Quay in 2024.Jennifer Soo

Yet, there were tables available on both Friday and Saturday last weekend, in the party season, just weeks out from Christmas. Quay owner Leon Fink has fears for the current three-hat dining model. Oncore by Clare Smyth recently announced it will also close in February; Tetsuya’s served its final confit trout last year.

Fink said it isn’t one factor but many that threatens the future of ambitious restaurants like Quay. Inbound tourism – the seat-filling lifeblood of high-end dining – is still lagging in growth. (Pre-COVID, overseas visitors accounted for 40 per cent of Quay clientele, a figure that hasn’t returned.) The pandemic fuelled an explosion of good neighbourhood restaurants and there has been an overall shift towards more simple food.
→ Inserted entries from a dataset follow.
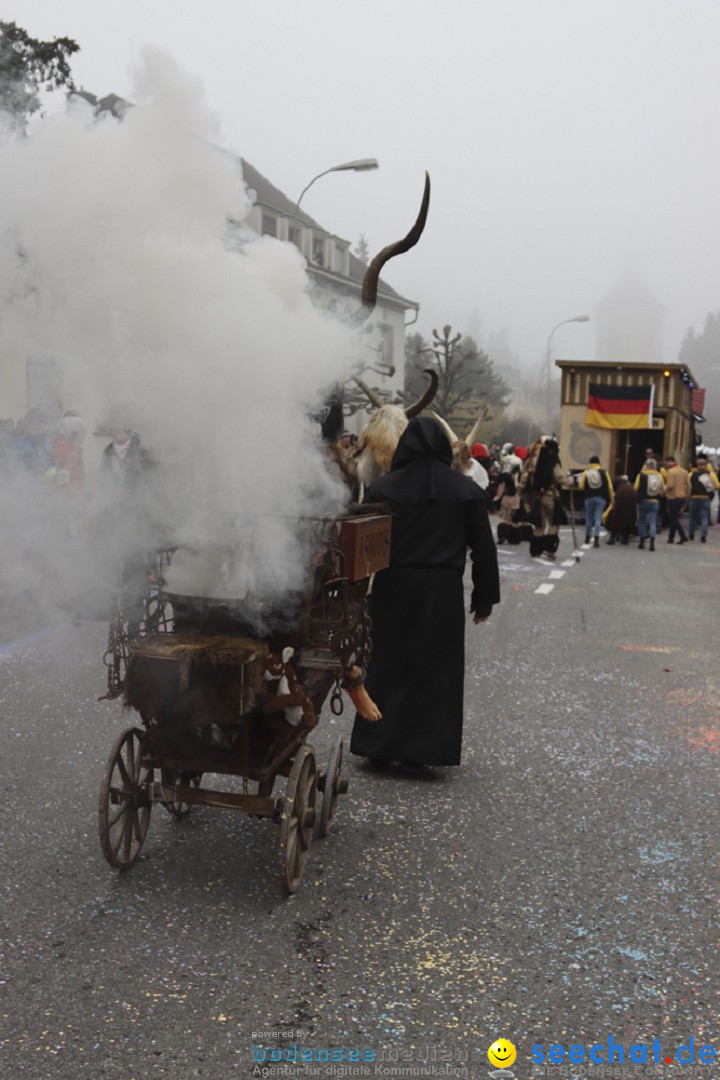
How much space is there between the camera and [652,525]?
68.8 feet

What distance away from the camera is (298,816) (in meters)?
4.14

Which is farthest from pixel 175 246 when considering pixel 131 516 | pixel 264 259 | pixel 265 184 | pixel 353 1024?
pixel 265 184

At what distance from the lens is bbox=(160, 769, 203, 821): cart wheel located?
171 inches

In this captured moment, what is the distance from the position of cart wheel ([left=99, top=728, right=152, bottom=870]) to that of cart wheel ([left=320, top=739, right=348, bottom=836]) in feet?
2.43

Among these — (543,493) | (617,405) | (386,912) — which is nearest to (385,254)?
(386,912)

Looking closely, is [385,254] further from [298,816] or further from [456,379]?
[456,379]

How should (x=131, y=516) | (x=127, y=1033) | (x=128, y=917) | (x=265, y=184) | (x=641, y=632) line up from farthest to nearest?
(x=265, y=184) < (x=641, y=632) < (x=131, y=516) < (x=128, y=917) < (x=127, y=1033)

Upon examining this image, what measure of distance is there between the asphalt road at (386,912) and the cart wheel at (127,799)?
0.33ft

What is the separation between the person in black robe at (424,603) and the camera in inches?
222

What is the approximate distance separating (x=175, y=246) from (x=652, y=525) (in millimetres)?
18029

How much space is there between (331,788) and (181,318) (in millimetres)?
2020

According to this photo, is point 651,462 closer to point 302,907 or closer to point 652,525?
point 652,525

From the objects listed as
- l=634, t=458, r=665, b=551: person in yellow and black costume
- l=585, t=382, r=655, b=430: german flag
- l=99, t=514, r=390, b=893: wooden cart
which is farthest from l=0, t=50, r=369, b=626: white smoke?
l=585, t=382, r=655, b=430: german flag

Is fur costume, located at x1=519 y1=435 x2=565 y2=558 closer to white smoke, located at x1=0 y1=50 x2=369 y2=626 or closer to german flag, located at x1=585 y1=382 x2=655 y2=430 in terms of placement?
german flag, located at x1=585 y1=382 x2=655 y2=430
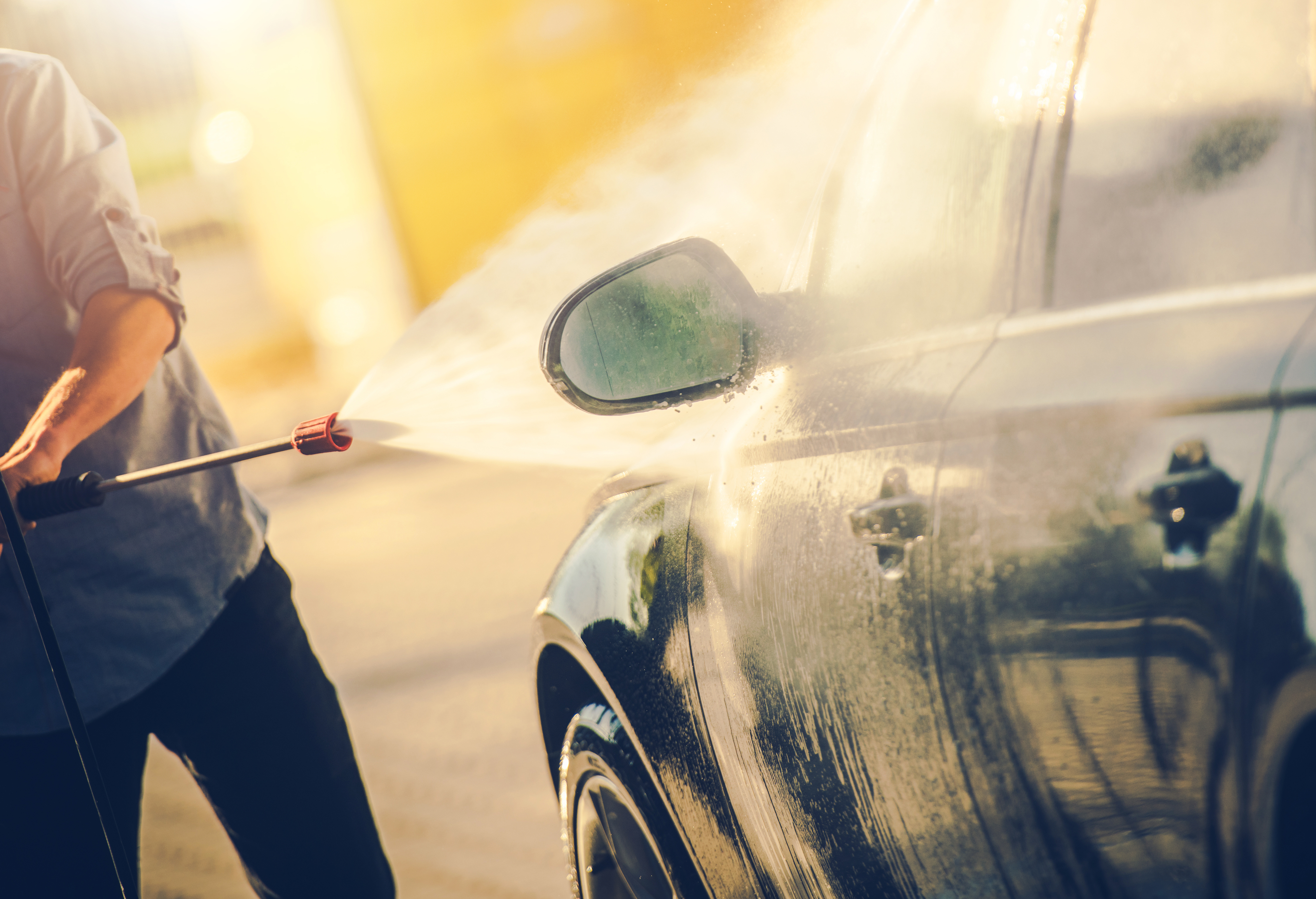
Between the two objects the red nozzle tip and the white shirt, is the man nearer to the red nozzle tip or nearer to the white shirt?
the white shirt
Meanwhile, food prices are increasing and cost-of-living pressures are ongoing.

“I would also add the high staff ratio of running a fine dining restaurant,” said Gilmore. “It’s so labour intensive, and wages have gone up so much.”

Quay executive chef Peter Gilmore.Nikki To

Fink recalls making the first “design sketch” for Quay with late chef Tony Bilson – a joint pledge to create “the best restaurant with the best food”.
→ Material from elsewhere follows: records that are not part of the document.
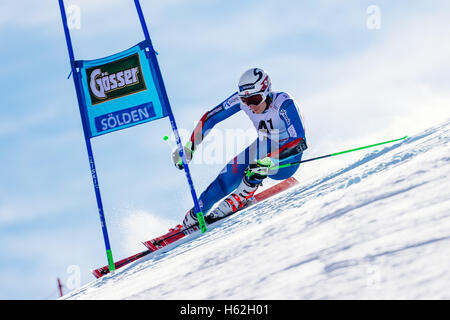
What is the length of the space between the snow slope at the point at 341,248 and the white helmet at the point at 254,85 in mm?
2004

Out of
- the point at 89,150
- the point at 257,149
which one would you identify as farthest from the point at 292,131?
the point at 89,150

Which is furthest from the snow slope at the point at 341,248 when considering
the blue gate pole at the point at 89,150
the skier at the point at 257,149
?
the skier at the point at 257,149

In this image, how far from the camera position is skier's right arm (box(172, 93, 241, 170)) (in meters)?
7.26

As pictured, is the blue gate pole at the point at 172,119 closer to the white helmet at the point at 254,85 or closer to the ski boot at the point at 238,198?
the ski boot at the point at 238,198

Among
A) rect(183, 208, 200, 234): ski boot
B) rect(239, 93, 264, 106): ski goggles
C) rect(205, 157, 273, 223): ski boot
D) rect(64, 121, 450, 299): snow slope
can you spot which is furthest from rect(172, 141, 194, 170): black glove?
rect(64, 121, 450, 299): snow slope

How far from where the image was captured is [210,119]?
746 cm

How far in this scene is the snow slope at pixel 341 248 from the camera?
2.37 metres

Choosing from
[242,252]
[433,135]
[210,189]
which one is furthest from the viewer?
[210,189]

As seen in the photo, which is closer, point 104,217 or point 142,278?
point 142,278

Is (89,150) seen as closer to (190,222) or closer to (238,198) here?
(190,222)
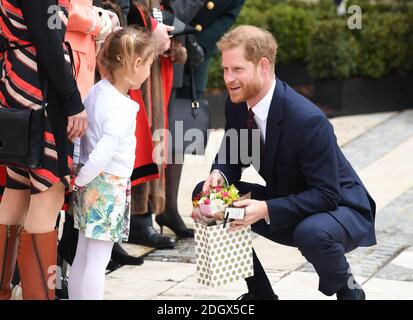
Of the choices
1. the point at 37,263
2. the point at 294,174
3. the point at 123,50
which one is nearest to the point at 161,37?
the point at 123,50

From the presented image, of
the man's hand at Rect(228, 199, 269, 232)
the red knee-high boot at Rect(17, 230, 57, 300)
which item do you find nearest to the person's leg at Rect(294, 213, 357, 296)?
the man's hand at Rect(228, 199, 269, 232)

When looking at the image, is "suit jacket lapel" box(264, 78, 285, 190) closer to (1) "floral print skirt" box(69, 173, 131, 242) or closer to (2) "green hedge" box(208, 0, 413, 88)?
(1) "floral print skirt" box(69, 173, 131, 242)

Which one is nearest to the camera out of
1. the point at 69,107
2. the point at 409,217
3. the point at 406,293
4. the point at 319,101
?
the point at 69,107

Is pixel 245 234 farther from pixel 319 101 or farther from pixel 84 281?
pixel 319 101

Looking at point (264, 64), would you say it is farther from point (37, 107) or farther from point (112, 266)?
point (112, 266)

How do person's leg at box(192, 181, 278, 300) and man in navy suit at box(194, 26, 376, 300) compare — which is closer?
man in navy suit at box(194, 26, 376, 300)

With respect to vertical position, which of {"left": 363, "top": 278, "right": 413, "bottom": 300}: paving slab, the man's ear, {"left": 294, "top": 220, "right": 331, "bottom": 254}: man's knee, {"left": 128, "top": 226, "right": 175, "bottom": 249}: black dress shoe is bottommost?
{"left": 363, "top": 278, "right": 413, "bottom": 300}: paving slab

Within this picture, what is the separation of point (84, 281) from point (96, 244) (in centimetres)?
17

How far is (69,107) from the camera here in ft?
14.7

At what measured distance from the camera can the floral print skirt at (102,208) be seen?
4.61 meters

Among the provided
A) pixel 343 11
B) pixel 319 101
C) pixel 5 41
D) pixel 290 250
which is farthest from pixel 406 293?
pixel 343 11

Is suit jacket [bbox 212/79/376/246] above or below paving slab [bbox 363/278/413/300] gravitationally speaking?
above

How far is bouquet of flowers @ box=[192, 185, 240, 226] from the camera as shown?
449 cm

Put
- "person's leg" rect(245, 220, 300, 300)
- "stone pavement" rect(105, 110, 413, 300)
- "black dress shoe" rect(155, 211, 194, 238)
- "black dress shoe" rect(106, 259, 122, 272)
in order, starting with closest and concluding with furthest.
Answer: "person's leg" rect(245, 220, 300, 300) → "stone pavement" rect(105, 110, 413, 300) → "black dress shoe" rect(106, 259, 122, 272) → "black dress shoe" rect(155, 211, 194, 238)
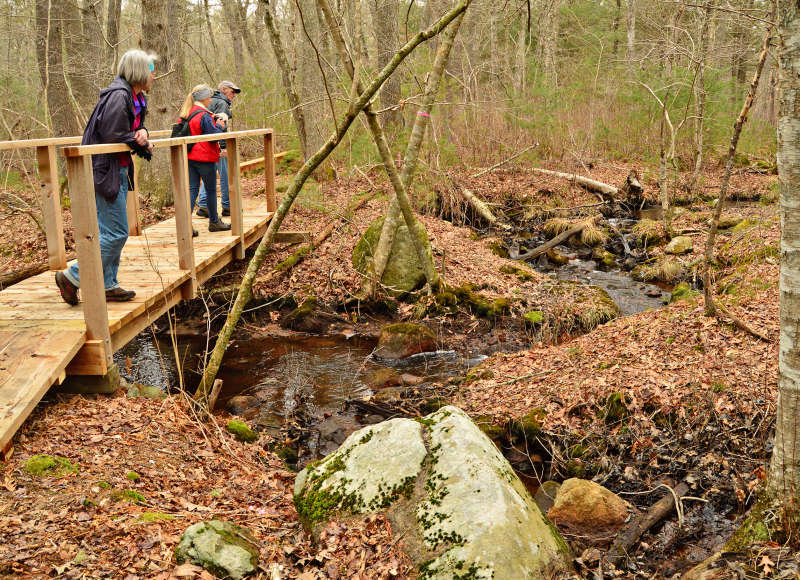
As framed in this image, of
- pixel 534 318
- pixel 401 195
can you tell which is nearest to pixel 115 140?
pixel 401 195

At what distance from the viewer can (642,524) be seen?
195 inches

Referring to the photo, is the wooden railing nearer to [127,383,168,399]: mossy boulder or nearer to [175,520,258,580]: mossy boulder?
[127,383,168,399]: mossy boulder

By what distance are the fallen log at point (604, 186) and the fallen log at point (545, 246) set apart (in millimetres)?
2761

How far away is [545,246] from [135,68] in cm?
944

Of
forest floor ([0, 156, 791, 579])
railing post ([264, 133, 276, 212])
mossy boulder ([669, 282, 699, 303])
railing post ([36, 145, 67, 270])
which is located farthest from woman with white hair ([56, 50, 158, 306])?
mossy boulder ([669, 282, 699, 303])

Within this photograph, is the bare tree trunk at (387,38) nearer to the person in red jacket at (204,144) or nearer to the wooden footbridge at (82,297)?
the person in red jacket at (204,144)

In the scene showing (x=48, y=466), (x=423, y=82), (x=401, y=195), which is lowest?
(x=48, y=466)

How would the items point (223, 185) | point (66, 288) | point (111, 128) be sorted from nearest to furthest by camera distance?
point (111, 128) → point (66, 288) → point (223, 185)

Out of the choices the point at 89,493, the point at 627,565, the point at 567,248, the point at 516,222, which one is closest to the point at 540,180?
the point at 516,222

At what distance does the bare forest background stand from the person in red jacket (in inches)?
100

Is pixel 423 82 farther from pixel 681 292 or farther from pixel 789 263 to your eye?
pixel 789 263

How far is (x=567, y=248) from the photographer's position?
45.6 feet

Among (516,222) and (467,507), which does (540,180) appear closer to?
(516,222)

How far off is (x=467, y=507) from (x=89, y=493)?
2.35 m
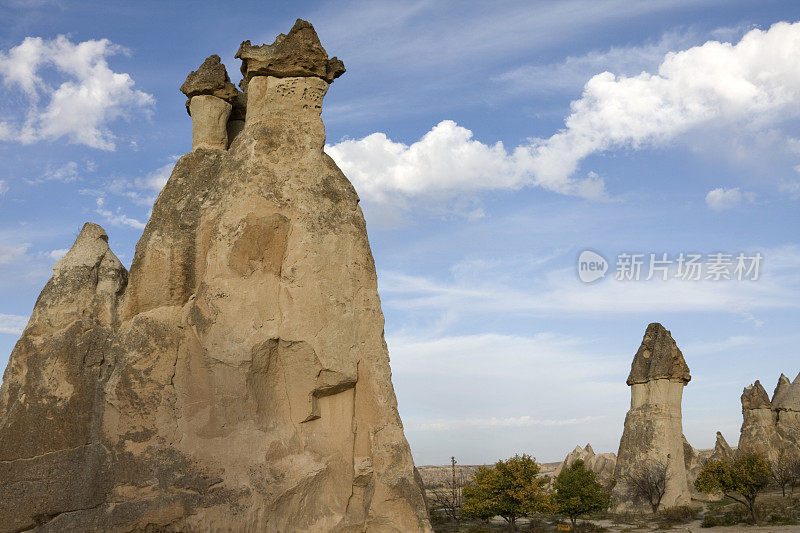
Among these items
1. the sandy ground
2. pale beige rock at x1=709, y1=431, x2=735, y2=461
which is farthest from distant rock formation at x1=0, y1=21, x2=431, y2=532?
pale beige rock at x1=709, y1=431, x2=735, y2=461

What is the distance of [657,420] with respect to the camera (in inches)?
1288

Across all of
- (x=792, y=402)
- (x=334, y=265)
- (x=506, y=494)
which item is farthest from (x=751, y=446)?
(x=334, y=265)

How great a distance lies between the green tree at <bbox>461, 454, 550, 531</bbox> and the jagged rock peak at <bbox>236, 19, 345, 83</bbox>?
18.0 metres

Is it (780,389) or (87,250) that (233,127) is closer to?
(87,250)

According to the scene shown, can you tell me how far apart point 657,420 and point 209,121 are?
26.1m

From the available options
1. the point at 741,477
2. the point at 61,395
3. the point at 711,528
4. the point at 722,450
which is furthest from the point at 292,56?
the point at 722,450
“Tony kicked that off beautifully,” Fink said, and when it opened in May 1988, the restaurant had Bilson’s name above the door. Rising star chef Guillaume Brahimi took over the kitchen in 1995 and the fine-diner eventually changed its name to Quay.

“The coup of all coups was Peter wanting to be with us,” Fink said of Gilmore’s arrival in 2001, plucked from a restaurant at Whale Beach. Fink rates their partnership as a highlight of his Quay tenure.

In 2018, Fink spent $4 million on a Quay redesign and signed a new 20-year lease with the Port Authority of NSW, owner of the Overseas Passenger Terminal where the restaurant is located. The site’s new leaseholder will be Australian Venue Co., which operates Squire’s Landing in the same waterside building, plus Kingsley’s Woolloomooloo and more than 200 other bars and pubs across the country.

Quay in 1988, the year it opened as Bilson’s.Fairfax Media

The Quay name wasn’t part of the sale, with talk down at the terminal over the weekend that the incoming restaurant will look to one of the old ocean liners that used to dock there for its moniker, possibly the SS Oriana.

The signature snow egg, axed from the menu in 2018, will make a return for Quay’s run to the finish line, but Gilmore wants to look ahead rather than back, skipping the oft-trodden “best of” carte restaurants offer in their closing months and sticking with the five-course $275 menu and $365 “Quay Experience” option. If that sounds expensive, Gilmore is quick to counter: “in Europe, you’d pay $600 a head.”

Both Gilmore and Fink think there’s a future for ambitious fine dining in Sydney, but it will most likely be away from larger, high-rent locations – smaller venues such as Stanmore’s three-hatted Sixpenny provide more of a blueprint.

Quay’s snow egg will make a return for the restaurant’s final months.Nikki To

Fink, who last year sold his stake in Surry Hills’ Firedoor and its Basque-inspired wine bar spin-off Gildas to owner-chef Lennox Hastie, will oversee a smaller restaurant group post-Quay, with Bennelong at the Sydney Opera House and Otto Ristorante in Woolloomooloo still in his stable.

Gilmore, who cites his relationships with farmers and suppliers, and growing niche produce and heirlooms for the restaurant as one of his proudest achievements, will spend more time at Bennelong after Quay closes. “My current contract ends in June, so for the first time in a long time I’ll be a free agent.”

He’s open to exploring new local projects, and flagged Hobart as somewhere he would love to open a restaurant. The top level isn’t dead, Gilmore said, but “leaner, tighter” restaurants serving a smaller number of diners could be its future. And he might end up one of those chefs ready to give it a go.